[Parte di un file di dati]
'''
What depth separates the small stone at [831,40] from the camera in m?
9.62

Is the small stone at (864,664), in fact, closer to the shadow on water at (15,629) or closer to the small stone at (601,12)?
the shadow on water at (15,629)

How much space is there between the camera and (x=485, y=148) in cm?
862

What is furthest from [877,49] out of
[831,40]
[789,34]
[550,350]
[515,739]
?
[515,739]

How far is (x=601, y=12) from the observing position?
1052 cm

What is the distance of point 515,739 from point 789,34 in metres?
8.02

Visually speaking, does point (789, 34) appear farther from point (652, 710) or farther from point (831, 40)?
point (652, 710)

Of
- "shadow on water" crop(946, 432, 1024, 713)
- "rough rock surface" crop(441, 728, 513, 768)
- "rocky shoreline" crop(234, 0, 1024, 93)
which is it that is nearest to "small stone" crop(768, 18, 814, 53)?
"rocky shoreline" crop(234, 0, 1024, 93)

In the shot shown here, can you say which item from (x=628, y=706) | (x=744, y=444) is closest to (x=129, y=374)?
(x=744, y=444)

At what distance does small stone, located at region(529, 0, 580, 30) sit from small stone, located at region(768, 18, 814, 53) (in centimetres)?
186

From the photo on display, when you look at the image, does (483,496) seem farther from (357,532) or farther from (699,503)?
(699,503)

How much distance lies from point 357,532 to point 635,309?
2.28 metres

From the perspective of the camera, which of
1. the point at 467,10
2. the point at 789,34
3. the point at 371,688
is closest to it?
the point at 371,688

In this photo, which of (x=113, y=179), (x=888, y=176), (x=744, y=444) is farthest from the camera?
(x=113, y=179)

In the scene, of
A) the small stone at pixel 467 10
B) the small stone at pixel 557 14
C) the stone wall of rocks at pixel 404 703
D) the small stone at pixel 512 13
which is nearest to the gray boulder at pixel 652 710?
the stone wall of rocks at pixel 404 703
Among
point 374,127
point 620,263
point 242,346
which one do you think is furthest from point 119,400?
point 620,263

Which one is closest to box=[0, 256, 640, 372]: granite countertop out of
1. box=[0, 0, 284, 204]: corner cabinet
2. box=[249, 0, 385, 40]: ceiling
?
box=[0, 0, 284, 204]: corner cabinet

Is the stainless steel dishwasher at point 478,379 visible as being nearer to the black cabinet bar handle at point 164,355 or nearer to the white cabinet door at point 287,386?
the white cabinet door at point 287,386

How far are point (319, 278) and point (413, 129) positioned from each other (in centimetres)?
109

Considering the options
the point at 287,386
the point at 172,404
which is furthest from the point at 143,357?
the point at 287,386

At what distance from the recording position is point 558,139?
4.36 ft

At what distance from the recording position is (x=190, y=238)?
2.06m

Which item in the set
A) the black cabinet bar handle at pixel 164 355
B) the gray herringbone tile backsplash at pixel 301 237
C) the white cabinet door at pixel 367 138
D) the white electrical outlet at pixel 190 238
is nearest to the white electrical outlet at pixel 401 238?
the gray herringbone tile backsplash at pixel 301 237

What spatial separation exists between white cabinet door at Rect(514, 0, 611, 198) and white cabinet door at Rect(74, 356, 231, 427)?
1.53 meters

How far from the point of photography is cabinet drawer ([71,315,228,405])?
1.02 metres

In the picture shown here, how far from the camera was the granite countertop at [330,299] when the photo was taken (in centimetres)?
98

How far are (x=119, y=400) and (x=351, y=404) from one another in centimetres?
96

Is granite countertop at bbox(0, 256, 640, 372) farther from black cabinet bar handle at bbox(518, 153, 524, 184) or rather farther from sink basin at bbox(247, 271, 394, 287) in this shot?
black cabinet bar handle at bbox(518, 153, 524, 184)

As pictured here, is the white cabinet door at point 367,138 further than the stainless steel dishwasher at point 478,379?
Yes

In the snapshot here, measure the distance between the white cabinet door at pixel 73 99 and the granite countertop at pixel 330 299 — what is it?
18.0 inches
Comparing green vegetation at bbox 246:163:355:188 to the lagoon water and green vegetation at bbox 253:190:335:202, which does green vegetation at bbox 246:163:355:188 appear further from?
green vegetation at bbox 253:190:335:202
'''
▶ _Compito da svolgere_:
Ricopia parola per parola le righe dei record, iniziando da quella che contiene "How much distance" e terminando con quella che contiene "1.02 metres", entrambe incluse.

▶ _Risultato del compito_:
How much distance lies from point 357,532 to point 635,309?
2.28 metres

From the perspective of the camera, which of
1. the point at 467,10
2. the point at 789,34
3. the point at 371,688
is closest to it?
the point at 371,688

In this photo, which of (x=113, y=179), (x=888, y=176), (x=744, y=444) is farthest from the camera?
(x=113, y=179)

In the scene, of
A) the small stone at pixel 467 10
B) the small stone at pixel 557 14
C) the stone wall of rocks at pixel 404 703
D) the small stone at pixel 512 13
which is nearest to the gray boulder at pixel 652 710?
the stone wall of rocks at pixel 404 703
Among
point 374,127
point 620,263
point 242,346
which one do you think is furthest from point 119,400?
point 620,263

Which one is closest to box=[0, 256, 640, 372]: granite countertop out of
1. box=[0, 0, 284, 204]: corner cabinet
2. box=[249, 0, 385, 40]: ceiling
?
box=[0, 0, 284, 204]: corner cabinet

Is the stainless steel dishwasher at point 478,379 visible as being nearer to the black cabinet bar handle at point 164,355 or nearer to the white cabinet door at point 287,386?
the white cabinet door at point 287,386

How far are point (319, 278) and point (413, 129) positioned from each other (in centimetres)?
109

Considering the options
the point at 287,386
the point at 172,404
which is furthest from the point at 143,357?
the point at 287,386

At what distance from the recording position is point 558,139?
4.36 ft

At what distance from the recording position is (x=190, y=238)?
2.06m

Which item in the set
A) the black cabinet bar handle at pixel 164 355
B) the gray herringbone tile backsplash at pixel 301 237
C) the white cabinet door at pixel 367 138
D) the white electrical outlet at pixel 190 238
is nearest to the white electrical outlet at pixel 401 238?
the gray herringbone tile backsplash at pixel 301 237

What spatial separation exists between white cabinet door at Rect(514, 0, 611, 198) and white cabinet door at Rect(74, 356, 231, 427)?
1.53 meters

How far from the point of photography is cabinet drawer ([71,315,228,405])?
1.02 metres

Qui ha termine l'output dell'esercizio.